Written problem:
Answer these questions from the workplace survey text below, numbering each answer to match.
1. How many countries did the poll behind the report cover?
2. What percentage of workers said they felt stressed at the workplace the previous day?
3. How many hours is an average human being likely to spend at work in a lifetime, according to the report?

Text excerpt:

** begin **

There has been growing concern in recent years regarding the extent to which workers and employees are stressed in their work and have strong feelings of alienation. In this context the findings of one of the most extensive surveys on this subject are significant. These can be seen in Gallup’s State of the Global Workplace Report 2022. This is based on findings from a poll of employees of 112,312 business units spread over 96 countries covering almost all parts of the world.
While presenting some of the main findings of the report and its overall perspective the CEO of Gallop Jon Clifton says in his introduction that 60% of workers worldwide are emotionally detached at work and 19% are miserable. If asked did you feel stressed at workplace yesterday, 59% say yes. If asked did you feel worried at work yesterday, 56% answer in the affirmative. If asked did you feel physical pain a lot of the day at work yesterday 33% say yes. If asked whether they felt anger at their job yesterday, 31% say yes. Only 21% are engaged at work, and such high levels of disengagement cost about $7.8 trillion and account for 11% of GNP loss. The report says that an average human being is likely to spend 81396 hours at work in his/her lifetime and so it is really important to know how workers and employees feel when on job.

** end **

Dataset rows:
** begin **

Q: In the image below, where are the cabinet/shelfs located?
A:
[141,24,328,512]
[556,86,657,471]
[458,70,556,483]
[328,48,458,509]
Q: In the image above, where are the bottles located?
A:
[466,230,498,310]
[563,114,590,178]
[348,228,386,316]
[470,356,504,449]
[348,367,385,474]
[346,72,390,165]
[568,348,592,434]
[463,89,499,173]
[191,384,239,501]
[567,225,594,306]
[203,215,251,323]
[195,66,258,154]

** end **

Exercise result:
1. 96 countries.
2. 59%.
3. 81,396 hours.